Data coding, descriptive statistics, and data visualization Flashcards
What is the primary purpose of data coding in research?
Data coding standardizes data to enable objective comparisons between units of analysis, facilitating analysis and interpretation.
Differentiate between interval and ordinal variables. Provide an example of each.
- Interval variables have meaningful and equal differences between values but lack a true zero point (e.g., temperature).
- Ordinal variables have ordered categories, but the differences lack meaning (e.g., education level).
Explain the concept of data cleaning and why it’s important in data analysis.
Data cleaning involves detecting and correcting errors, inconsistencies, and irrelevant data. This ensures data quality, improves accuracy in analysis, and prevents misleading results.
When constructing a frequency distribution table, what key information should be included?
A frequency distribution table should include :
- values of the variable,
- their corresponding frequencies (counts),
- and often percentages for clarity.
Explain the difference between a bar chart and a histogram.
- bar chart = categorical data,
- histogram = the distribution of continuous numerical data grouped into intervals.
What is the main purpose of a contingency table in analyzing data?
A contingency table examines the relationship between two or more categorical variables, revealing patterns and associations.
Define an independent variable and a dependent variable in the context of research.
The independent variable is manipulated or changed to observe its effect on the dependent variable, which is the outcome measured in response.

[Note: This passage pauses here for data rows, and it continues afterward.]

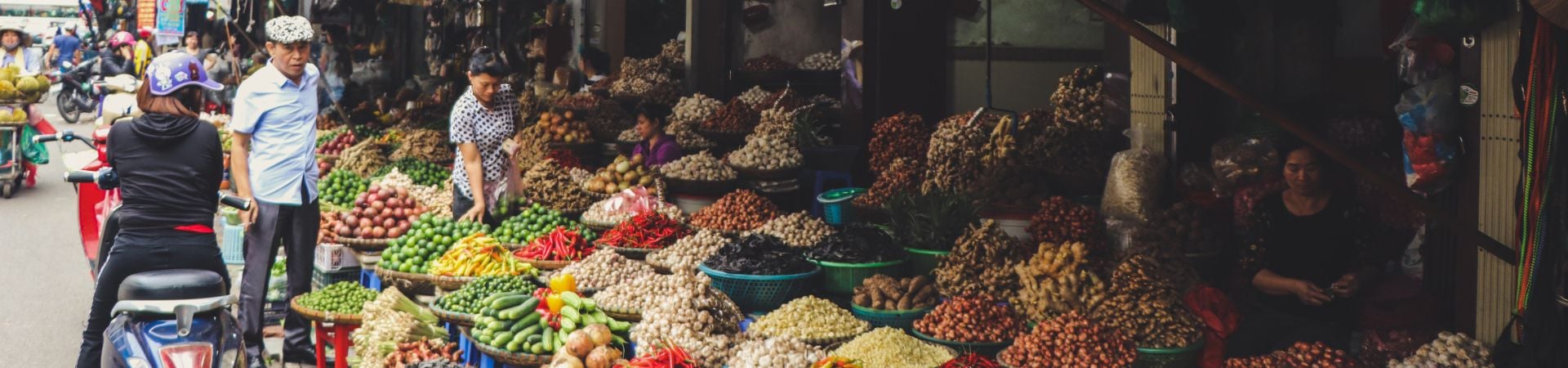 Image of Authentic Life of Hanoi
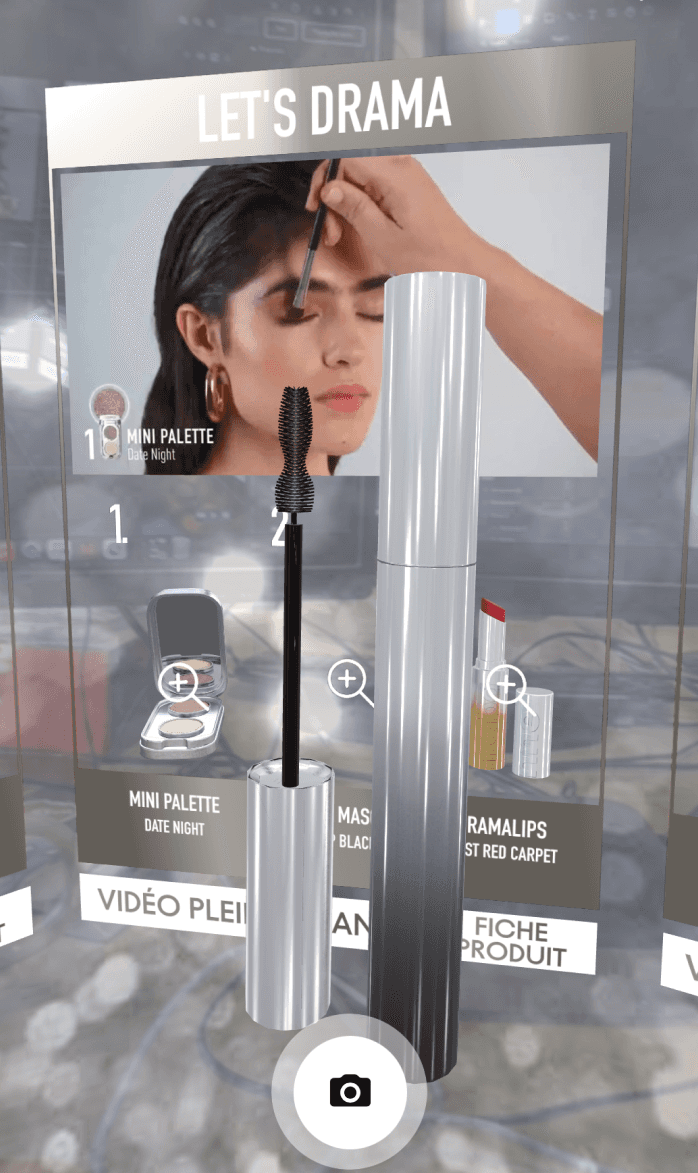 Rabanne Silver — AR Beauty Training — 4 / 4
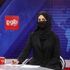Taliban force women newsreaders to wear face coverings - as male colleagues act in solidarity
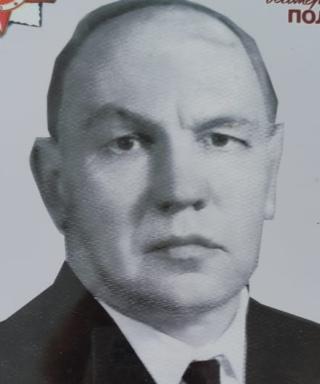 Швед Петр Иванович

What are the three common measures of central tendency? When might you choose one over the others?
Mean, median, and mode measure central tendency.
- mean = used for symmetrical data,
- median = for skewed data,
- mode = for categorical or nominal data.
What does standard deviation measure? How is it useful in interpreting data?
Standard deviation quantifies data spread around the mean, indicating data variability. A larger standard deviation implies greater dispersion.
Why are summary statistics a crucial first step in data analysis?
Summary statistics offer a quick overview of data characteristics, highlight trends, reveal potential relationships, and inform subsequent analysis.